In many ways, I think it’s hard for many of us who lived through the Culture Wars to know whether we are gay or not. Through a fair bit of counseling, I’ve actually come to realize that I was probably fairly normal, even if I embodied certain tendencies that Reformed people would view as unmanly. But, under the guise of the Culture War, these were unnecessarily pathologized, leading me to feel wracked with unnecessary guilt. And it was all a sham. Evangelicals needed homosexuality to be a bigger threat than it was, so they concocted a theology that made millions of guys like me into “closet homosexuals” so that they could have a more formidable enemy against which to battle.
The culture is finally coming to realize that, and the evangelical movement has been largely discredited as a result.
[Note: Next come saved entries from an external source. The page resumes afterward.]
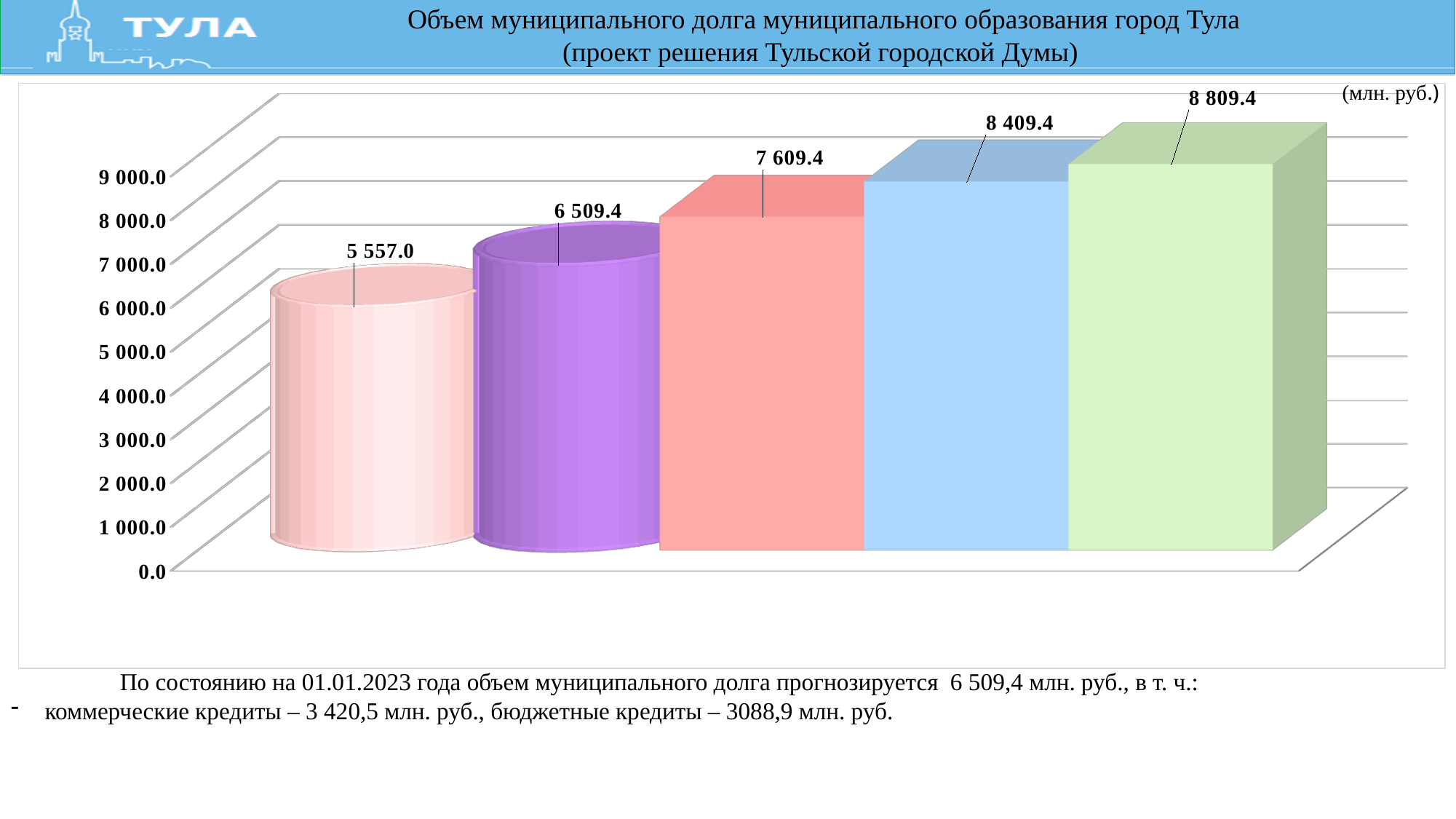
What value is labelled on the leftmost (pink cylinder) bar? 5 557.0 Which bar has the lowest value? The leftmost (pink) bar, 5 557.0 How many bars are plotted in the chart? 5 What is the difference between the rightmost bar (8 809.4) and the leftmost bar (5 557.0)? 3 252.4 Do the values rise or fall from left to right across the chart? Rise What is the difference between the light blue bar and the red bar? 800.0 Which bar has the highest value? The rightmost (green) bar, 8 809.4 What value is labelled on the rightmost (green) bar? 8 809.4 What value is labelled on the light blue bar? 8 409.4 What value is labelled on the middle (red) bar? 7 609.4 What value is labelled on the second bar from the left (purple cylinder)? 6 509.4 What unit is indicated in the top right corner of the chart? млн. руб.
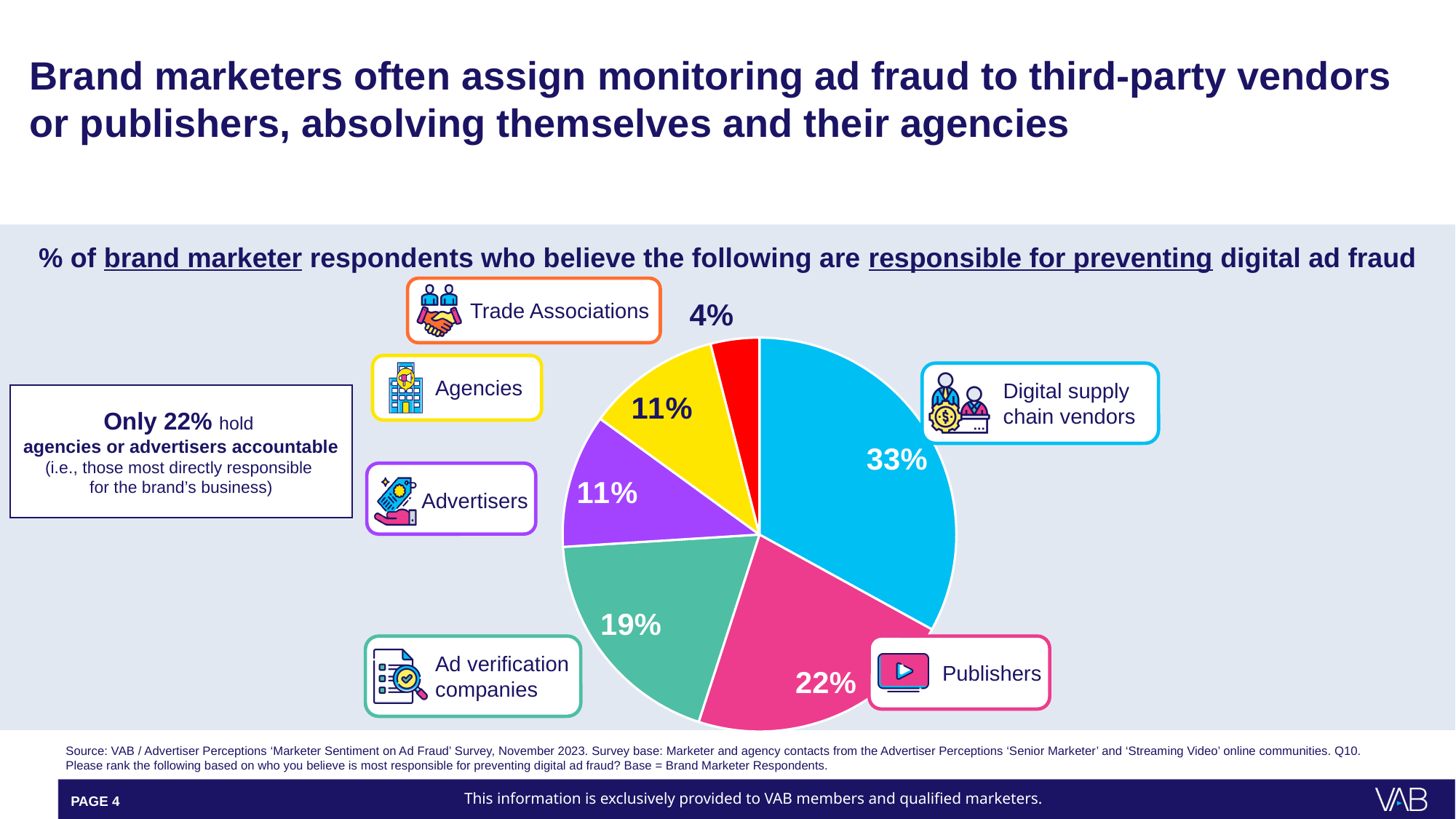
What kind of chart is shown on the slide? Pie chart What percentage of respondents believe trade associations are responsible for preventing digital ad fraud? 4% What percentage of respondents believe ad verification companies are responsible for preventing digital ad fraud? 19% What percentage of respondents believe publishers are responsible for preventing digital ad fraud? 22% What percentage of brand marketer respondents believe digital supply chain vendors are responsible for preventing digital ad fraud? 33% Which is larger: the share for publishers or the share for ad verification companies? Publishers What is the combined percentage for advertisers and agencies? 22% What colour is the slice representing publishers? Pink How many slices does the pie chart have? 6 Which group has the largest share of the pie chart? Digital supply chain vendors Which group has the smallest share of the pie chart? Trade Associations What is the difference in percentage points between digital supply chain vendors and publishers? 11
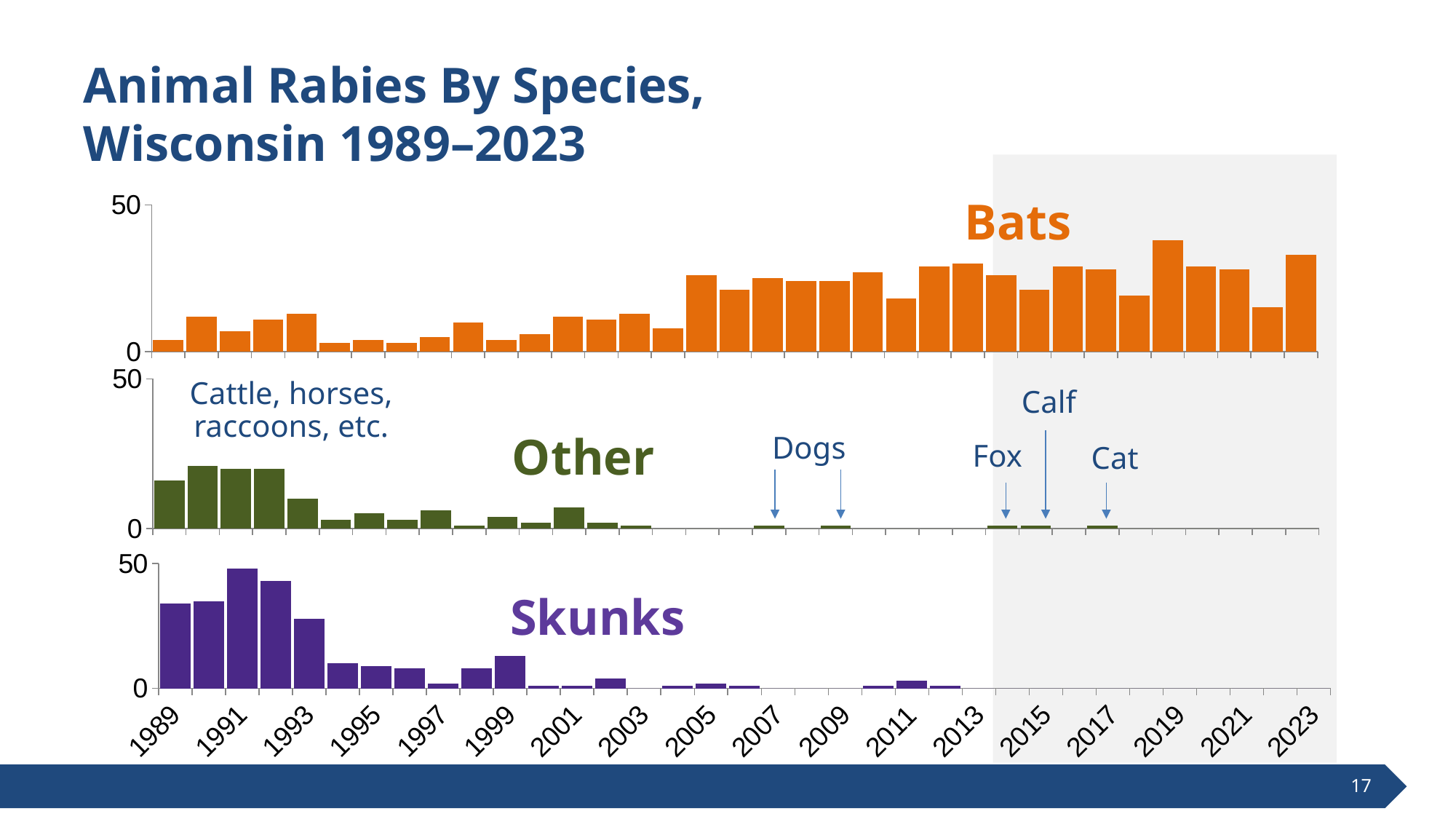
In the Skunks chart, do the values generally rise or fall from 1989 to 2023? Fall In the Bats chart, which year has the highest bar? 2019 In the Bats chart, do the values generally rise or fall from 1989 to 2023? Rise How many separate bar charts are shown on the slide? 3 In the Bats chart, which year has the larger value, 2019 or 2023? 2019 What colour are the bars in the Skunks chart? Purple What is the title of the slide's chart? Animal Rabies By Species, Wisconsin 1989–2023 In the Bats chart, is the value for 2019 greater or less than 50? less In the Skunks chart, which year has the highest bar? 1991 What kind of charts are shown on the slide? Bar charts In the Skunks chart, which year has the larger value, 1989 or 1993? 1989 In the Other chart, which year has the larger value, 1989 or 1993? 1989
I walked away from evangelicalism about a year ago. In doing so, I felt like I was reentering a non-evangelical world that I left behind in my early 20s. I feel like a guy who was unjustly imprisoned for the past 20 years, and is just now getting on with life. I often find myself thinking that I’m still in my mid-20s, even though I’m in my early 40s. It probably helps that I’m thin and active, and look much younger than my age. Even so, I feel like the past 18 years of my life were stolen from me. And I find it hard to forgive evangelicals for doing that. I honestly rejoice at every setback evangelicals face. I’ve experienced a return of my sexual attraction to women, now that I’m free to experience that attraction on my own terms instead of on the terms set forth by buffoons at the Gospel Coalition.
Your story… it’s just really sad.
Wow Matt your piece really hit a nerve with me. Lately sucidal thoughts have been creeping up with me. I was thinking about ending it all. But I decided to talk to someone and I allowed my vulnerable small voice to speak for me… You, Wes and Vikki have helped with your posts. It means a lot.